[EXERCISE REQUIREMENTS]: Only the lines from the one with "1982 Honda V45" through the end of the material below belong in the reply; transcribe them exactly.

####################

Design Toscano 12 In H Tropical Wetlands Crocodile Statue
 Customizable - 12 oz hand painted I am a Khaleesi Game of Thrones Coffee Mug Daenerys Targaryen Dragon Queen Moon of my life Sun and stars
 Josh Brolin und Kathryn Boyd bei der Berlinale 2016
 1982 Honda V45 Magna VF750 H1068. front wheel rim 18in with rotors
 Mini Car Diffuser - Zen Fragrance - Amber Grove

####################

[RESPONSE TO THE TASK]:
 1982 Honda V45 Magna VF750 H1068. front wheel rim 18in with rotors
 Mini Car Diffuser - Zen Fragrance - Amber Grove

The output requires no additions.